--- Descrição da tarefa ---
Cite, sem alterações, o trecho do texto sobre o discurso de Obama acerca da guerra na Líbia que vai de "Por óbvias razões" até "cinco patriotas cubanos.".

--- Texto extraído ---
·····

O MELHOR E MAIS INTELIGENTE
Ontem, por razões de espaço e tempo, não disse uma palavra do discurso pronunciado por Barack Obama na segunda-feira 28, a respeito da guerra na Líbia. Dispunha de uma cópia da versão oficial, fornecida à imprensa pelo Governo dos Estados Unidos. Tinha sublinhado algumas das coisas que ele afirmou. Voltei a revê-lo e cheguei à conclusão de que não valia a pena gastar demasiado papel no assunto.
Lembrava o que me contou Carter quando nos visitou em 2002 sobre o cultivo de florestas nos Estados Unidos, visto que ele possui uma plantação familiar no Estado de Georgia. Nesta visita lhe perguntei de novo sobre aquela cultura e voltou a expressar que semeia as plantas de pinheiro a uma distância de 3 por 2 metros, que equivalem a 1 700 árvores por hectare, e se recolhem passados uns 25 anos.
Há muitos anos li que The New York Times, numa edição dominical, consumia o papel extraído da desflorestação de 40 hectares de bosque. Portanto, explica-se minha preocupação pela poupança de papel.
É claro que Obama é um excelente articulador de palavras e frases. Poderia se ganhar a vida escrevendo historietas para crianças. Conheço seu estilo porque o primeiro que li e sublinhei, muito antes de que assumisse a presidência, foi um livro titulado os “Sonhos do meu Pai”. Fi-lo com respeito e, pelo menos, consegui apreciar que seu autor sabia escolher a palavra precisa e a frase adequada para ganhar a simpatia dos leitores.
Confesso que não gostei da sua tática de suspense, ocultando suas próprias idéias políticas até o final. Fiz um esforço especial por não esquadrinhar no último capítulo o que opinava sobre diversos problemas, do meu ponto de vista fulcrais neste momento da história humana. Tinha a certeza de que a profunda crise econômica, a colossal despesa militar, e o sangue jovem derramado por seu predecessor republicano, ajudá-lo-iam a derrotar o seu adversário eleitoral, apesar dos enormes preconceitos raciais da sociedade norte-americana. Era ciente dos riscos que corria de que o eliminassem fisicamente.
Por óbvias razões de politicagem tradicional procurou, antes das eleições, o apoio dos votos dos anti-cubanos de Miami, na sua maioria dirigidos por pessoal de origem batistiana e reacionária, que converteram os Estados Unidos numa república bananeira, onde a fraude eleitoral determinou nada menos que a vitória de W. Bush em 2000, lançando à lixeira a um futuro Prêmio Nobel: Al Gore, Vice-presidente de Clinton e aspirante à presidência.
Um elementar sentido de justiça teria levado o Presidente Obama a retificar as conseqüências do infame julgamento que conduziu ao desumano, cruel, e especialmente injusto encarceramento dos cinco patriotas cubanos.

·····

--- Segmento de dados ---
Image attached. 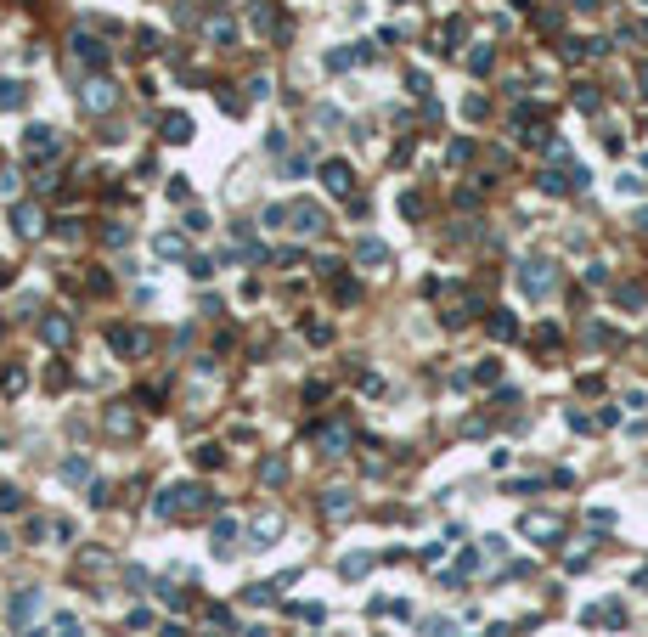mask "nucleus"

·····

--- Resultado final ---
Por óbvias razões de politicagem tradicional procurou, antes das eleições, o apoio dos votos dos anti-cubanos de Miami, na sua maioria dirigidos por pessoal de origem batistiana e reacionária, que converteram os Estados Unidos numa república bananeira, onde a fraude eleitoral determinou nada menos que a vitória de W. Bush em 2000, lançando à lixeira a um futuro Prêmio Nobel: Al Gore, Vice-presidente de Clinton e aspirante à presidência.
Um elementar sentido de justiça teria levado o Presidente Obama a retificar as conseqüências do infame julgamento que conduziu ao desumano, cruel, e especialmente injusto encarceramento dos cinco patriotas cubanos.